First, we optimized our analytical column configuration and LC gradient settings. Each 1xM sample was analyzed over a 60-min active gradient since our goal was to optimize the number of proteins quantified across many cells, rather than merely the number of proteins quantified per sample . By varying chromatographic parameters and benchmarking their effects with DO-MS, we minimized elution peak widths. Sharper elution peaks increase the sampled copies of each peptide per unit time and reduce the probability that multiple peptides are simultaneously isolated for MS2 analysis, see Fig. 2. Concurrent with optimizing peptide elution profiles, we optimized the data-dependent acquisition MS settings, such as minimum MS2 intensity threshold, MS2 injection time, and the number of ions sent for MS2 analysis per duty cycle (i.e., TopN), to increase the probability of sampling the apex of the elution peak of each peptide. This optimization increased the number of ion copies sampled from each peptide .
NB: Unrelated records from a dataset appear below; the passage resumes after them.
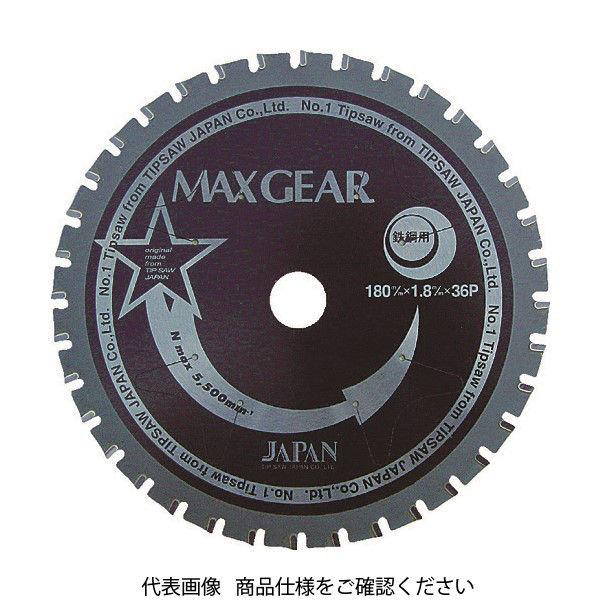 チップソージャパン マックスギア鉄鋼用110 MG-110 1枚 337-0666 (直送品)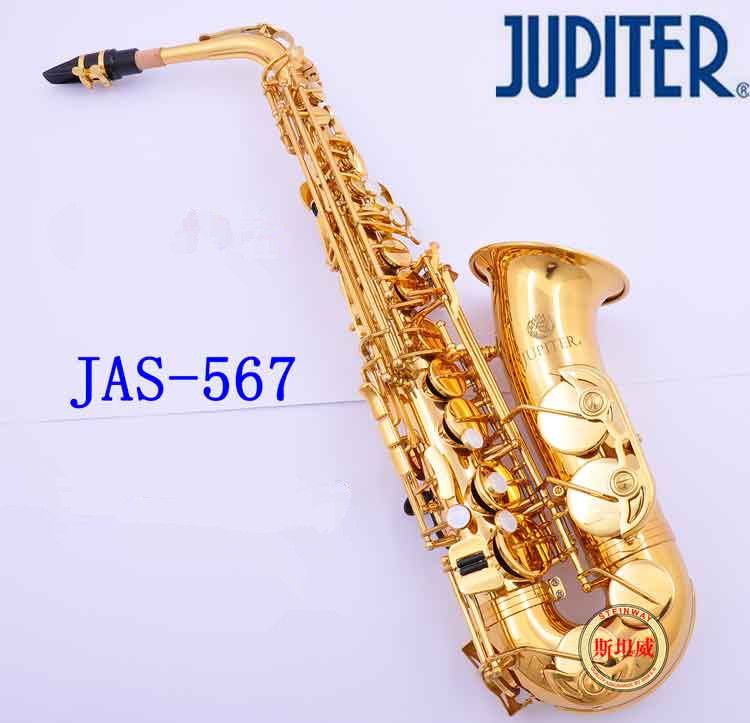 Instrument New Taiwan JUPITER JAS-567 Alto Eb Tune Saxophone Gold Lacquer Sax With Case Mouthpiece Professional Free Shipping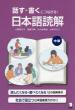 [해외]話す.書くにつながる!日本語讀解中級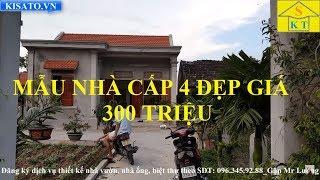 Mẫu Nhà Cấp 4 Đẹp Diện Tích 7.5x8mVới Giá Thành Xây Dựng Hơn 300 Triệu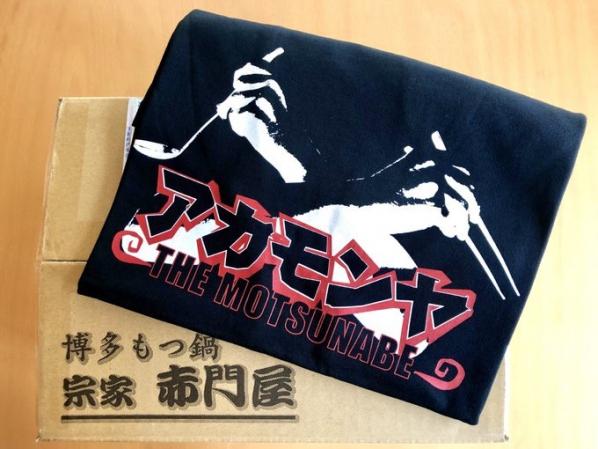 【赤門屋Tシャツ】皆様のTシャツ着用投稿をご紹介!PART②の画像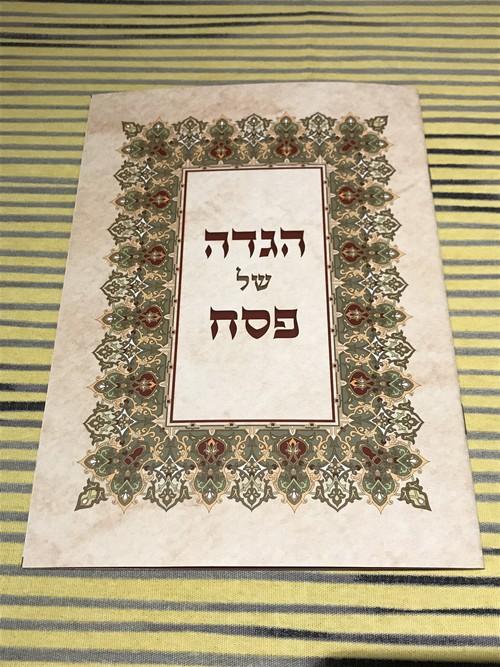 ハガダー 過越の祭☆ Haggadah for passover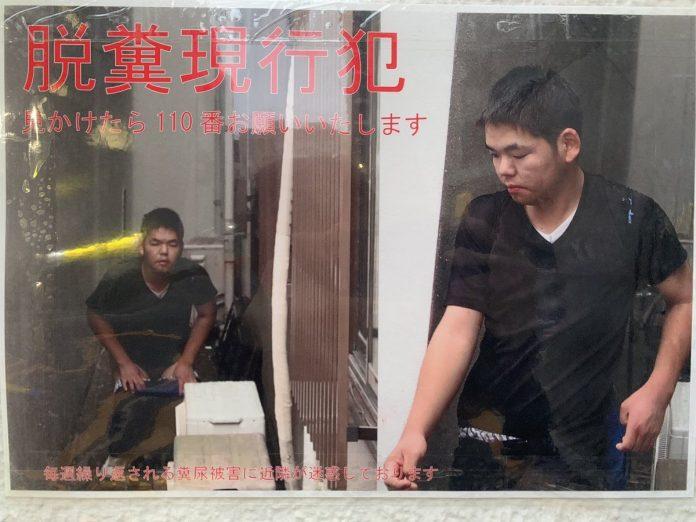 defecador-serial-cagandose-en-akihabara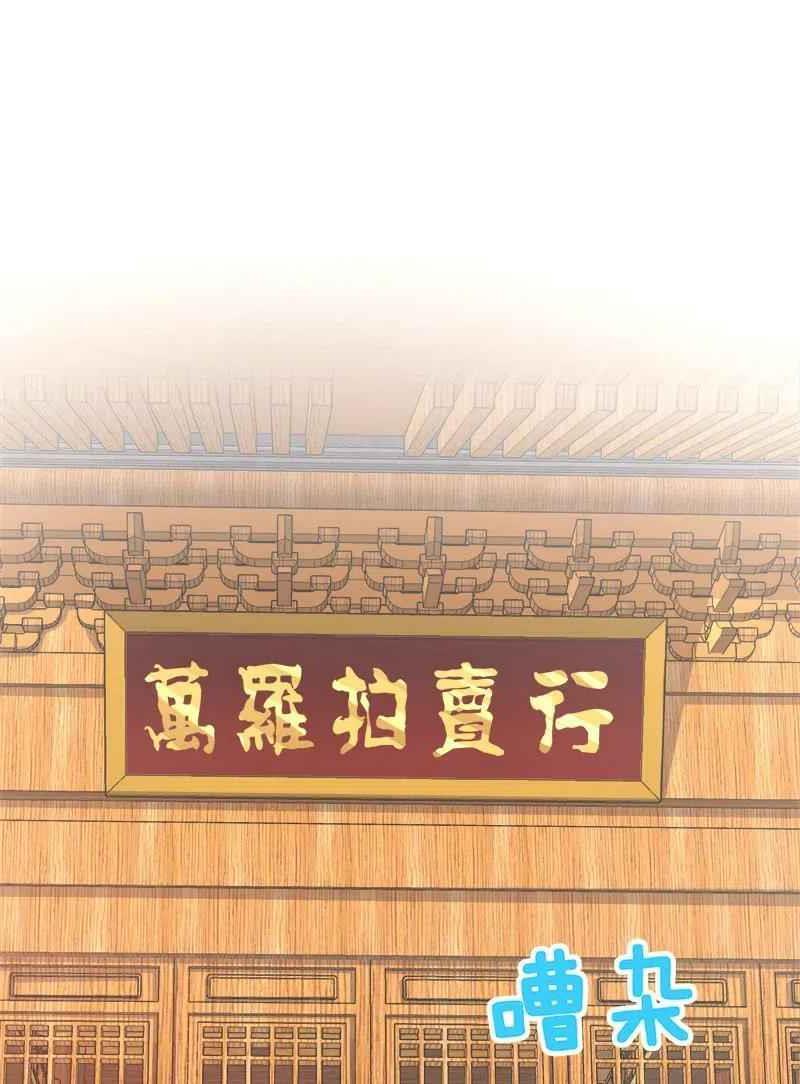 Sinh Hoạt Của Võ Đế Sau Khi Ẩn Cư  Chapter 17 - upload bởi truyensieuhay.com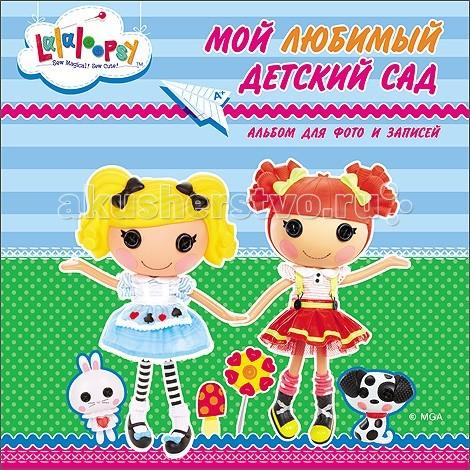 Проф-Пресс Лалапупси Альбом для фото Мой любимый детский сад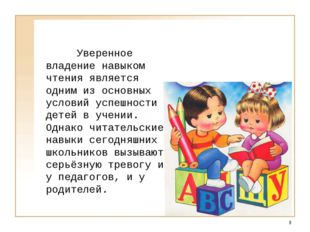 *  Уверенное владение навыком чтения является одним из основных условий ус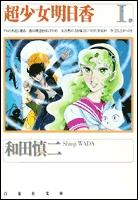 超少女明日香  [文庫版] (1-5巻 全巻) 漫画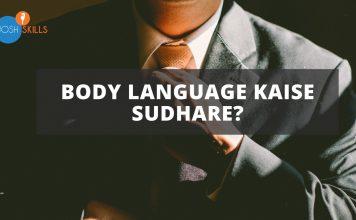 Body Language Kaise Sudhare
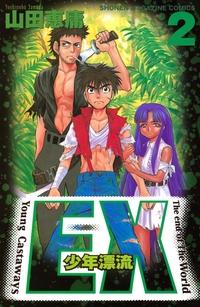 EX~少年漂流~(2)-電子書籍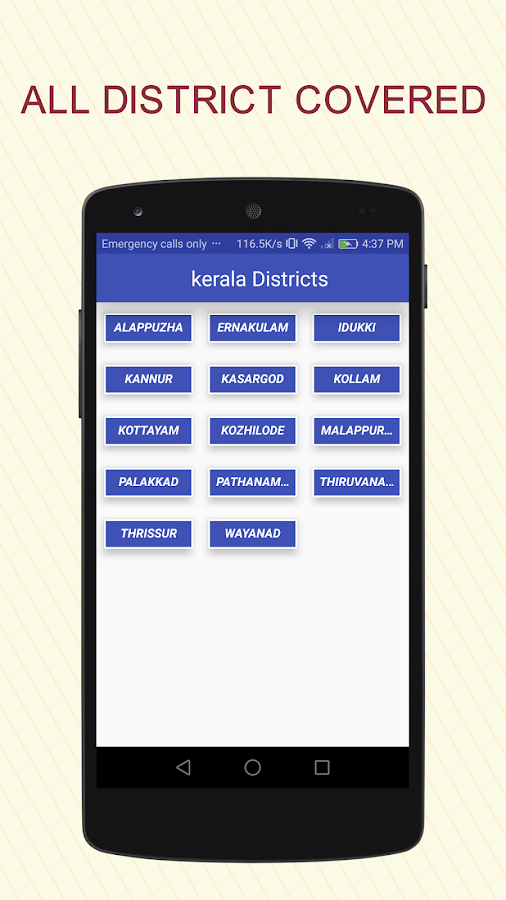 Kerala Ecourt 1 0 2 APK Download - Android Productivity Apps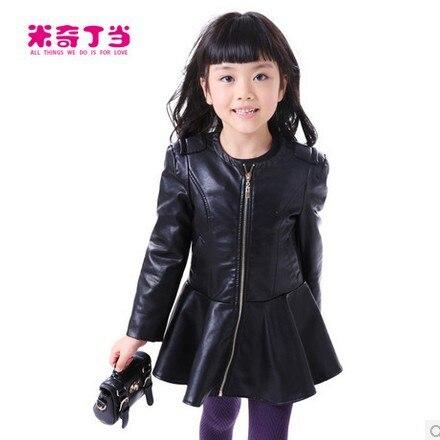 962dde732af6 Children Fashion girls leather jacket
The 1xM standards also permitted estimating the instrument measurement noise—independently of biological and sample preparation noise—in the context of diluted bulk standards modeling SCoPE2 sets. This noise estimate was motivated by our concern that factors unique to ultra-low abundance samples, such as counting noise [1, 4, 6, 29], may undermine measurement accuracy. To estimate the measurement reproducibility, we correlated the RI intensities of lysates corresponding to the same cell type: an average correlation of 0.98 suggested good reproducibility. However, this reproducibility benchmark cannot evaluate the accuracy of relative protein quantification, i.e., the ability of SCoPE2 to quantify changes of proteins across cell types [8, 30, 31]. To benchmark accuracy, we compared the fold changes of proteins between human embryonic kidney cells and monocytes (HEK-293/U-937 protein ratios) estimated from two cell lysates diluted to single-cell levels against the corresponding ratios estimated from the bulk samples used as carriers (Fig. 1b). The high concordance of these estimates (Spearman ρ = 0.84) strongly indicates that the instrument noise in quantifying proteins from standards with isobaric carriers is small, consistent with our arguments that the abundance of proteins in single mammalian cells is high enough to minimize the sampling (counting) noise .
To further evaluate relative quantification, beyond the results for two samples diluted to single-cell level (Fig. 1b), we consolidated the data from 73 1xM standards and computed all pairwise correlations. This 584-dimensional matrix was projected onto its first two principal components (PC). The largest PC accounts for 64% of the total variance in the data and perfectly separates all samples corresponding to HEK-293 cells or monocytes. Crucially, the cell lysates diluted to single-cell levels cluster the same way as the corresponding carrier samples, indicating that the clustering is driven by cell type-specific protein differences rather than by reproducible artifacts. Thus, the standards with isobaric carriers (modeling SCoPE2 sets) can reliably quantify protein abundances at the single-cell level.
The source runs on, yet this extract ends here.